══ KUTIPAN HALAMAN ══
Sinopsis buku Menggugat Purnama


Risa Annisa Mau’izhoh (22), Sarjana Ilmu Komunikasi, merupakan satu-satunya pemuda dari Sulawesi Tengah terpilih sebagai relawan sosial pendidikan  yang salah satu tugasnya mengajar di Sekolah Dasar, di antara ribuan pendaftar lainnya. Ia adalah perempuan berjilbab, warna favoritnya hijau, penyuka kopi, penikmat senja, dan menyukai tantangan.
Oleh yayasan, ia ditempatkan di desa transmigrasi, Desa Pian Raya, Kec. Muara Lakitan, Kab. Musi Rawas, Sumatera Selatan, selama satu tahun. Di desa, ia bertemu menemukan berbagai macam kendala. Mulai dari kondisi jalan dari desa menuju kota, kondisi masyarakat, terbatasnya sinyal telepon, kondisi sekolah dan murid-murid. Murid-murid acap kali membuatnya beristigfar setiap kelas berakhir, karena perangai mereka. Tapi dari anak-anak muridnya itu, ia menyerap kekuatan yang luar biasa. Kekuatan untuk terus berjuang dan bersyukur.
Seperti pada dua orang anak, Erni dan Nanang, dengan penampilan kumal, mengajarkan bentuk kesyukuran itu dengan sederhana. Mereka baru dapat mengenyam serunya sekolah ketika usia mereka seharusnya sudah kelas lima dan kelas tiga. Nanang, begitu berbinar-binar matanya ketika seorang ibu menitipkan ban pinggan anaknya yang sudah tidak terpakai lagi untuknya lewat Risa, agar ketika sekolah celana seragam sekolahnya tidak lagi melorot, dan tidak perlu dipakaikan karet hitam tebal yang biasa digunakan untuk mengikat beban di jok belakang motor. Kakaknya, Erni, tersenyum berkali-kali ketika Risa membawakan seragam putih merah lengkap dengan jilbab putih, hasil donasi kawan sekolahnya. Ia bahagia punya seragam sekolah, setelah satu minggu tidak memakai seragam sekolah. Meski hanya seragam lama itu.
═══
◆ TUGAS LATIHAN ◆
a: Menurut sinopsis ini, di desa mana Risa ditempatkan oleh yayasan?
b: Tolong sajikan baris data sebagai daftar bernomor tanpa baris kosong, mulai dari baris pertama data sampai baris yang memuat "72.3 metres", termasuk baris itu sendiri. Jangan sertakan gambar dalam jawaban.
══ DATA TERSEDIA ══
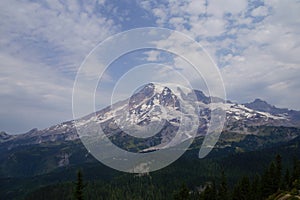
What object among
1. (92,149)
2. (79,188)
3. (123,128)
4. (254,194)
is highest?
(123,128)

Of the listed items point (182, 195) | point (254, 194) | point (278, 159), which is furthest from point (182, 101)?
Result: point (278, 159)

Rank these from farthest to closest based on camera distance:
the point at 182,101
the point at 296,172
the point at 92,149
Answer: the point at 296,172, the point at 182,101, the point at 92,149

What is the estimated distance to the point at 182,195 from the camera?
72.3 metres

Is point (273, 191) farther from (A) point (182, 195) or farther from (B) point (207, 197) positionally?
(A) point (182, 195)

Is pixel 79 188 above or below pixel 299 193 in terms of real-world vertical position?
above

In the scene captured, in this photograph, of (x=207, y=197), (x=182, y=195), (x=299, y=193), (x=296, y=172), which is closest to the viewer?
(x=299, y=193)

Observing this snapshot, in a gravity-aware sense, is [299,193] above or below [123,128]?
below

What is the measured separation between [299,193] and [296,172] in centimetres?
2668

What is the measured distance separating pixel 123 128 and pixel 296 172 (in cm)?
6727

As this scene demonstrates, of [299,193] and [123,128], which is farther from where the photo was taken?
[299,193]

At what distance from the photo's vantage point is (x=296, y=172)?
87.1 m

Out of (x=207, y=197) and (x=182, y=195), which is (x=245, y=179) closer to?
(x=207, y=197)

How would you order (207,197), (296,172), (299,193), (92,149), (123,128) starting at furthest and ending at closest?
(296,172)
(207,197)
(299,193)
(123,128)
(92,149)

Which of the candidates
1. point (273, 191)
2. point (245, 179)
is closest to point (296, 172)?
point (273, 191)
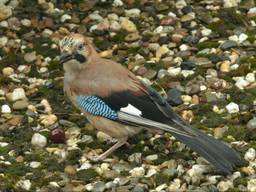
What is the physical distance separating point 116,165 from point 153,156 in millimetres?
301

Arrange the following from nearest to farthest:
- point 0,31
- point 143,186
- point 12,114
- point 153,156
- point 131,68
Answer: point 143,186
point 153,156
point 12,114
point 131,68
point 0,31

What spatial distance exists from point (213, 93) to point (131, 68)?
0.92 m

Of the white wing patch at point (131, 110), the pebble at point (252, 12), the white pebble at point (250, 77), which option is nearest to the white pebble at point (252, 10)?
the pebble at point (252, 12)

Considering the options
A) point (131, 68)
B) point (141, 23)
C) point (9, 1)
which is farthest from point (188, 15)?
point (9, 1)

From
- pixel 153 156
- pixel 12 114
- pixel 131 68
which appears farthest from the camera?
pixel 131 68

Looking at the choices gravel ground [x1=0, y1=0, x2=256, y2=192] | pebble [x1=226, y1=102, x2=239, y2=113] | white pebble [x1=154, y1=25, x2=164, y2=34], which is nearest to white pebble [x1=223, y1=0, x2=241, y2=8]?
gravel ground [x1=0, y1=0, x2=256, y2=192]

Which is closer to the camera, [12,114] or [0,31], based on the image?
[12,114]

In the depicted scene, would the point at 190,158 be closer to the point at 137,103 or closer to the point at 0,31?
the point at 137,103

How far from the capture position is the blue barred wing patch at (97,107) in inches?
275

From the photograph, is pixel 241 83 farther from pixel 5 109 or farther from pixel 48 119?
pixel 5 109

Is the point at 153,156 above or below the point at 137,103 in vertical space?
below

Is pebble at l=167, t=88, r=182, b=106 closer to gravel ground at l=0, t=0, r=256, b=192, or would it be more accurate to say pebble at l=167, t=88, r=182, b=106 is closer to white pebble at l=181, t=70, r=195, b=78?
gravel ground at l=0, t=0, r=256, b=192

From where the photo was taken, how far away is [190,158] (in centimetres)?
700

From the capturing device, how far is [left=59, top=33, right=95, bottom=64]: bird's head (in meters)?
7.28
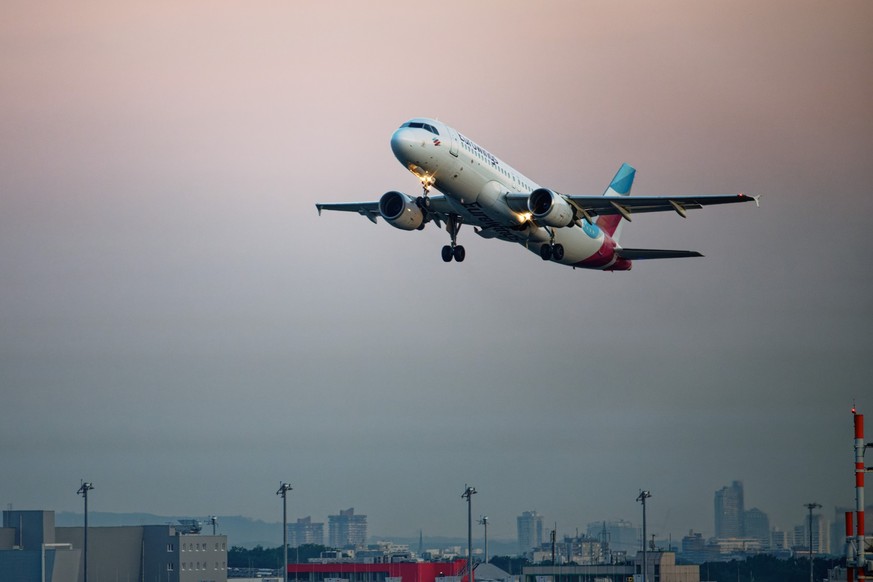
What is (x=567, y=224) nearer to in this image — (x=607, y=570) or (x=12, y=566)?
(x=607, y=570)

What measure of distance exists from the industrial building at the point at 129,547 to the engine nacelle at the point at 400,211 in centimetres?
5143

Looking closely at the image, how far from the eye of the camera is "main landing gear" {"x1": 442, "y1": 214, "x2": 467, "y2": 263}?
7781cm

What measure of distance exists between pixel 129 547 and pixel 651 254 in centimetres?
5667

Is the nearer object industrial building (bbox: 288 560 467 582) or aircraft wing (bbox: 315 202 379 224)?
aircraft wing (bbox: 315 202 379 224)

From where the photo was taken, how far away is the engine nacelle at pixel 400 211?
75188 millimetres

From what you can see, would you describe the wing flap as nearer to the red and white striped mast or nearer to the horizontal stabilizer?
the horizontal stabilizer

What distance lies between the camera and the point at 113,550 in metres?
117

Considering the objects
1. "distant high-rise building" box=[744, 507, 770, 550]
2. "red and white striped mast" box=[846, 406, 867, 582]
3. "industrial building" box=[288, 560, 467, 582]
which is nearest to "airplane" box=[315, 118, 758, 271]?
"red and white striped mast" box=[846, 406, 867, 582]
═══
◆ HASIL LATIHAN ◆
a: Desa Pian Raya, Kec. Muara Lakitan, Kab. Musi Rawas, Sumatera Selatan.

b:
1. What object among
2. 1. (92,149)
3. 2. (79,188)
4. 3. (123,128)
5. 4. (254,194)
6. is highest?
7. (123,128)
8. Of the listed items point (182, 195) | point (254, 194) | point (278, 159), which is furthest from point (182, 101)?
9. Result: point (278, 159)
10. Rank these from farthest to closest based on camera distance:
11. the point at 182,101
12. the point at 296,172
13. the point at 92,149
14. Answer: the point at 296,172, the point at 182,101, the point at 92,149
15. What is the estimated distance to the point at 182,195 from the camera?
16. 72.3 metres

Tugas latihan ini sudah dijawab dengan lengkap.